Pergunta - Esse texto não pode ser assustador?
Huppert -
Sim. Eu não disse que ele não me assusta. Mas não é isso que poderia ter me impedido de fazer a peça. Nunca imaginei desistir por causa desse medo.

Pergunta - O que poderia fazê-la desistir, você que já representou personagens extremos?
Huppert -
Nunca representei coisas horríveis, representei coisas que tinham a aparência de horror. Num filme como "A Professora de Piano", além da aparência de horror, de violência, de brutalidade, há inocência. Parece-me que, na maioria dos papéis que tenho vontade de fazer, essa inocência é mais ou menos protegida, está lá. Isso é essencial.

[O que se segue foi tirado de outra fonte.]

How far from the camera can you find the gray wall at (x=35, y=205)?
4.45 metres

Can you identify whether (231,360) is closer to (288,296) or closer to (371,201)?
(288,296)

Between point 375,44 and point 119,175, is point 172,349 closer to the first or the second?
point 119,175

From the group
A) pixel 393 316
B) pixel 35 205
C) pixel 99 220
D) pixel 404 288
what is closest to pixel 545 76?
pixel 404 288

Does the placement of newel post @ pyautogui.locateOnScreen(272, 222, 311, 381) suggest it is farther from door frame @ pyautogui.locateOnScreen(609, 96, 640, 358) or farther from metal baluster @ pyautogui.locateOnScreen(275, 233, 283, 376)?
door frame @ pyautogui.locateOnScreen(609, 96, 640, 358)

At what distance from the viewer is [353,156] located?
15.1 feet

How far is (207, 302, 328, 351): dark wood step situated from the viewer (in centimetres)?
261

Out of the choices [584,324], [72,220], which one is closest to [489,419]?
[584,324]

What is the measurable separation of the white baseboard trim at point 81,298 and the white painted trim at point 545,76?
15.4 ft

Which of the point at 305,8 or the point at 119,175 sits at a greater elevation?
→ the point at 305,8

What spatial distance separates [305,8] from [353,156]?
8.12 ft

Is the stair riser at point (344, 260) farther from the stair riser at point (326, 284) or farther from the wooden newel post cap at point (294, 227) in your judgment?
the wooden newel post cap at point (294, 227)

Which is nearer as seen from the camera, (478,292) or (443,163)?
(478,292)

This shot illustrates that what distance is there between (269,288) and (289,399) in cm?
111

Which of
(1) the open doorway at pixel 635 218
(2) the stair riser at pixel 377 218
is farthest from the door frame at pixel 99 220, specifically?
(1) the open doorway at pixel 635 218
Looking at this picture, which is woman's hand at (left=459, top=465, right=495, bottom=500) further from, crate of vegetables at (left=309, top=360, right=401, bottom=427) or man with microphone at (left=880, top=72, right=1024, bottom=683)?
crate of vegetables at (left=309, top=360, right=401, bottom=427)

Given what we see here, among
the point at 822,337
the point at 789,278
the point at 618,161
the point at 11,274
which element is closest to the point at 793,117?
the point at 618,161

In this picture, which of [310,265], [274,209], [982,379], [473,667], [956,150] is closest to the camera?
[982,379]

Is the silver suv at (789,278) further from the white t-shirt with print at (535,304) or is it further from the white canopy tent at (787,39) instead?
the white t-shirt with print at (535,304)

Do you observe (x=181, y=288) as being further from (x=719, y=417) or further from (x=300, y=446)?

Pergunta - Onde fica a inocência de Kane em "4.48 Psychose"?
Huppert -
O que torna o texto político é que Sarah Kane, doente dela mesma, é também doente do mundo. Não digo que seja o mundo que a deixou doente, mas ela também quis se dar conta do estado do mundo. Sua parte de inocência foi o fato de pensar que o teatro poderia mudar, talvez não o mundo, mas algumas pessoas. Ela quis realmente acreditar nisso. O fato de ela ter tido essa fé é prova de uma certa inocência.


4.48 PSYCHOSE. Texto: Sarah Kane. Direção: Claude Régy. Com: Isabelle Huppert e Gérard Watkins. Quando: hoje, para convidados, de amanhã a dia 27. Onde: Sesc Consolação (rua Dr. Vila Nova, 245, São Paulo, tel. 0/xx/11/3256-2281). Quanto: R$ 40 (ingressos esgotados).